***** Excerto selecionado

Julia Roberts em anúncio para a L'Oréal, 2011

O alegado irrealismo desta imagem conduziu à proibição em Inglaterra de mais um perverso anúncio a um produto do líder mundial da indústria da cosmética, a francesa L’Oréal. A notícia não seria uma aberração absoluta se todas as agências de publicidade que operam à face da Terra não fabricassem, diariamente, em cada um dos trabalhos que lhe são encomendados, exactamente o mesmo género de discurso imagético, assente sobre a deturpação caricatural da realidade.

Toda a publicidade que circula pelos mass media, digo TODA, fala aos espectadores de uma realidade que pura e simplesmente não existe, ao ponto de ser tão real aquilo que o santo padre diz todos os dias na missa quanto o mundo construído pelos publicitários.

Apesar de não fazer o consenso, esta ideia é bem velhinha. Por exemplo, em 1971, Louis Quesnel notava que «a publicidade evoca um Mundo ideal, purificado de toda a tragédia, sem países subdesenvolvidos, sem bomba nuclear, sem explosão demográfica e sem guerras. Um Mundo inocente, cheio de sorrisos e luzes, optimista e paradisíaco.» Um Mundo feliz onde, como também escrevia Vicente Romano, «as desgraças, as catástrofes, as grandes fomes e guerras, os sofrimentos e mortes acontecem sempre a outros e noutros lugares».

**********
***** Dados fornecidos

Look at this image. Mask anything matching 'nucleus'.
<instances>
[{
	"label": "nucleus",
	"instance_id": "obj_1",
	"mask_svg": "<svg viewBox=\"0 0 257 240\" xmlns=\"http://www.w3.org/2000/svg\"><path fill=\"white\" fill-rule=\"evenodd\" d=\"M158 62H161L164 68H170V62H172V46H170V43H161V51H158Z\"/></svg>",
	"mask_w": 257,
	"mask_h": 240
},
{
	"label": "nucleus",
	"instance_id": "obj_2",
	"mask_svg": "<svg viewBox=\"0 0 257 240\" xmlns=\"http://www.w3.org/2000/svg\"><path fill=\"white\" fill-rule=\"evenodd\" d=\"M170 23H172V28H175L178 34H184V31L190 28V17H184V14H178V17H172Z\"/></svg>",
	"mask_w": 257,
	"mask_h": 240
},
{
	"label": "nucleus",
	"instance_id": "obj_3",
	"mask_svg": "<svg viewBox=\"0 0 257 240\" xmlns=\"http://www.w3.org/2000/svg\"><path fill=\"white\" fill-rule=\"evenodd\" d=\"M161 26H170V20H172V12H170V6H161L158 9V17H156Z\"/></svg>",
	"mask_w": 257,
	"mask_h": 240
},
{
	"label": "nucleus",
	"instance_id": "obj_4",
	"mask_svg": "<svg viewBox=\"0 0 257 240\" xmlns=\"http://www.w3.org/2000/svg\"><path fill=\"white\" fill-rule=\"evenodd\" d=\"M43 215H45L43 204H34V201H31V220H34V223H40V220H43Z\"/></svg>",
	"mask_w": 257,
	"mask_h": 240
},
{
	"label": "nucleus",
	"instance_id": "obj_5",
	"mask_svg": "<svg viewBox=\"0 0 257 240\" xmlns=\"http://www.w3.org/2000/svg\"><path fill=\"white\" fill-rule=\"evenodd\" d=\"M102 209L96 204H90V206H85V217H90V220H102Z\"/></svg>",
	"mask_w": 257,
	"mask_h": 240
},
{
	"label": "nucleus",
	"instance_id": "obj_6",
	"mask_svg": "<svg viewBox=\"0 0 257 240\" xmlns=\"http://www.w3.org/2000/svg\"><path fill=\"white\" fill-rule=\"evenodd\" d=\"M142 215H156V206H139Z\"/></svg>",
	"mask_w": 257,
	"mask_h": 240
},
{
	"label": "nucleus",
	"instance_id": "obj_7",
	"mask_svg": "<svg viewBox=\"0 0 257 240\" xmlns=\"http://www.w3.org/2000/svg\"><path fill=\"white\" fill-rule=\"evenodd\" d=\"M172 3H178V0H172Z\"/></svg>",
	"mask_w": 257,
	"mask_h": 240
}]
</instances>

**********

Tarefa: Transcreva, sem qualquer alteração, a parte do texto sobre a publicidade que abre com as palavras que contêm "Toda a publicidade" e fecha com "construído pelos publicitários.".

Resposta final:
Toda a publicidade que circula pelos mass media, digo TODA, fala aos espectadores de uma realidade que pura e simplesmente não existe, ao ponto de ser tão real aquilo que o santo padre diz todos os dias na missa quanto o mundo construído pelos publicitários.